Lundi matin contre la start-up nation

Face à la vulgarité d'un gouvernement de managers, de nouvelles luttes sociales peuvent éclater pour réinventer l'imaginaire de la contestation. 

L’ère Macron incarne l’insignifiance du management comme forme de vie idéale. Il semble important de jeter un regard critique sur notre époque, au-delà du flux de l’actualité. Le journal en ligne lundi matin propose des articles de fond sur des sujets très diversifiés. La revue papier compile des textes critiques.

La réflexion se mêle aussi à l’action puisque lundi matin prétend impulser des dynamiques politiques, comme la génération ingouvernable par exemple. La revue papier n°1 compile divers articles sur la période « Septembre 2016 / Juillet 2017 ».

> Données fournies
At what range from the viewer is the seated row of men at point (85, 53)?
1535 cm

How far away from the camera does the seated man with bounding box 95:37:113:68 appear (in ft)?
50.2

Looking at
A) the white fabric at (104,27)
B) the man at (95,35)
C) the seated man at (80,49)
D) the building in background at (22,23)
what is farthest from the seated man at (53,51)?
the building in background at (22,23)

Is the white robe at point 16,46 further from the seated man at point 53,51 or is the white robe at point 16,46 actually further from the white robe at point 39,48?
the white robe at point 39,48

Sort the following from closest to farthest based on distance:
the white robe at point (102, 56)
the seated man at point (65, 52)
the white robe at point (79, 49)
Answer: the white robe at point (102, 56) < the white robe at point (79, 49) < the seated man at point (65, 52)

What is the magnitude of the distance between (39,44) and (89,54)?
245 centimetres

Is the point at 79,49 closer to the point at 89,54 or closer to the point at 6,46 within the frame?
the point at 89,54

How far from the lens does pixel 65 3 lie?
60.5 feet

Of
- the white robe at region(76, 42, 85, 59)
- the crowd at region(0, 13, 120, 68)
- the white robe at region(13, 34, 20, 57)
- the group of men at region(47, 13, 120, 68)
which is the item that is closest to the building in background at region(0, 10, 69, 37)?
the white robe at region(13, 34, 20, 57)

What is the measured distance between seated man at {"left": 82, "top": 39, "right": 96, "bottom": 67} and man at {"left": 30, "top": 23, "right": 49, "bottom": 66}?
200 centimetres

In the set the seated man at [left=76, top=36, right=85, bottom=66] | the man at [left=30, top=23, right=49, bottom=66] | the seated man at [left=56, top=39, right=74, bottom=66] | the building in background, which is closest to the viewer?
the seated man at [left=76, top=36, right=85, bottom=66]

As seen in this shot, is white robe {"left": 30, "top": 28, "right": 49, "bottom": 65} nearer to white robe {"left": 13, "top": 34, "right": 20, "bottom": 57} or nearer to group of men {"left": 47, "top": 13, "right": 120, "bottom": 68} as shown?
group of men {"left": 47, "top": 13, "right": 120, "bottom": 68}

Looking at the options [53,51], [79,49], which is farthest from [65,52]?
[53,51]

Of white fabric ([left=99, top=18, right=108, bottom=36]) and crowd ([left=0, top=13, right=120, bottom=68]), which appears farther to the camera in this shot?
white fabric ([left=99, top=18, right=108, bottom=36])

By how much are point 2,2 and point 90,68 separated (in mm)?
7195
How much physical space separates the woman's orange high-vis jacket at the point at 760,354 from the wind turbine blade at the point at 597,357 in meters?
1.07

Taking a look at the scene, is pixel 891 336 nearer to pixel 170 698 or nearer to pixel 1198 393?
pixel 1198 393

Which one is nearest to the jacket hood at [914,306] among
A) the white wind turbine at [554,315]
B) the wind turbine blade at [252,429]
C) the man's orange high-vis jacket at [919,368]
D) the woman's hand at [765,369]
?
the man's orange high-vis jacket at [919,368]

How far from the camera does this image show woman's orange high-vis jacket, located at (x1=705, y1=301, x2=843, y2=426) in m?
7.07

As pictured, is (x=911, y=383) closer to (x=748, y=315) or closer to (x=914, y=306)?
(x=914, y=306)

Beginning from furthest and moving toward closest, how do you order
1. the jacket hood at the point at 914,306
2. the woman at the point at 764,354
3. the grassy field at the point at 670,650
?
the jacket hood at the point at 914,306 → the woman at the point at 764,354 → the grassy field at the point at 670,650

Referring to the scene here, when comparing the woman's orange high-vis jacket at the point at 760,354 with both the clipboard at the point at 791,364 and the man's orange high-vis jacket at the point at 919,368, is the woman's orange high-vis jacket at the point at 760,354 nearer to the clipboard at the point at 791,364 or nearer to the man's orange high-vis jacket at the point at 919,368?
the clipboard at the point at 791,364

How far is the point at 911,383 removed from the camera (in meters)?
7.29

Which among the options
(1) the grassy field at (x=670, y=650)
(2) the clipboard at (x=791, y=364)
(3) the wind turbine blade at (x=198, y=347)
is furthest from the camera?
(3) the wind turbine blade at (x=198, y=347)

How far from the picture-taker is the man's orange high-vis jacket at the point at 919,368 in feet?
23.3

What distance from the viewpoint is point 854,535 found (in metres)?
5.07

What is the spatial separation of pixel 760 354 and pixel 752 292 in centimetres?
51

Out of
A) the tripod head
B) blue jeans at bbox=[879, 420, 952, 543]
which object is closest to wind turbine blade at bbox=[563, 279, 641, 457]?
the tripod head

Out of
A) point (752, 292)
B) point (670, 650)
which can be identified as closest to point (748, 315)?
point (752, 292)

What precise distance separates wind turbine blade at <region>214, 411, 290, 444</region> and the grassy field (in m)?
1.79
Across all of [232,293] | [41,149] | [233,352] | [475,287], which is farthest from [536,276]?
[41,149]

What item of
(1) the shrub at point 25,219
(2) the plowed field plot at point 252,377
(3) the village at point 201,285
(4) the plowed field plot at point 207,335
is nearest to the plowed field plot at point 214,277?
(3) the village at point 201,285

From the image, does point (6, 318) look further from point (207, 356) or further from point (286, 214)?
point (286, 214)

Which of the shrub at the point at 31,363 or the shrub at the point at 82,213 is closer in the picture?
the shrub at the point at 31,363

> Tâche demandée A
Pour chacune des affirmations suivantes, dites si elle concorde avec l'extrait sur lundi matin : (i) le journal en ligne lundi matin propose des articles de fond sur des sujets très diversifiés ; (ii) la revue papier n°1 couvre la période de septembre 2016 à juillet 2018 ; (iii) lundi matin se borne à la réflexion, sans chercher à agir. Répondez par oui ou par non, en citant à l'identique les mots de l'extrait qui tranchent la question.
> Tâche demandée B
Recopiez fidèlement le passage de l'extrait sur lundi matin qui va de « Lundi matin contre » jusqu'à « des textes critiques. » inclus.
> Tâche demandée C
Poursuivez la rédaction de l'extrait sur lundi matin en reprenant après sa dernière phrase.

> Corrigé de l'exercice A
(i) Oui : « Le journal en ligne lundi matin propose des articles de fond sur des sujets très diversifiés. »
(ii) Non : « La revue papier n°1 compile divers articles sur la période « Septembre 2016 / Juillet 2017 ». »
(iii) Non : « La réflexion se mêle aussi à l’action puisque lundi matin prétend impulser des dynamiques politiques »

> Corrigé de l'exercice B
Lundi matin contre la start-up nation

Face à la vulgarité d'un gouvernement de managers, de nouvelles luttes sociales peuvent éclater pour réinventer l'imaginaire de la contestation. 

L’ère Macron incarne l’insignifiance du management comme forme de vie idéale. Il semble important de jeter un regard critique sur notre époque, au-delà du flux de l’actualité. Le journal en ligne lundi matin propose des articles de fond sur des sujets très diversifiés. La revue papier compile des textes critiques.

> Corrigé de l'exercice C
Imaginaires révolutionnaires

« Nocturama : la lutte armée OKLM » présente le film de Bertrand Bonello. Il montre une bande de jeunes bourgeois qui décident de commettre des attentats. Même si les raisons politiques de ce passage à l’acte ne sont pas évoquées, le film s’apparente à un cri. Il dresse le constat d’une civilisation en décomposition. « Les attentats de Nocturama prouvent par leur seule advenue que, au moins pour ceux qui les fomentent, ce monde est devenu insupportable. Sinon, ils ne poseraient pas de bombe », observe la revue. Le film laisse alors au spectateur imaginer pourquoi ce monde leur est insupportable. Ce n’est pas un film de propagande qui porte un discours politique. Il laisse au contraire le public faire cheminer sa propre réflexion.

« Faire des gâteaux avec Nathalie Quintane » propose un entretien sur la littérature. L’écrivain évoque son livre sur les classes moyennes. Elle-même confie sortir tardivement du conformisme de la petite bourgeoisie intellectuelle. Elle évoque également son style littéraire direct qui jette un regard critique sur la société. Elle refuse pourtant les romans de gauche englués dans les bons sentiments. « Mais la littérature n’est pas un charity business, et celles et ceux qui pensent qu’écrire pour les pauvres, c’est écrire un peu comme ils parlent en parlant à leur place à l’adresse de ceux qui leur donnent l’aumône, ne leur sont pas spécialement secourables, me semble t-il », souligne Nathalie Quintane.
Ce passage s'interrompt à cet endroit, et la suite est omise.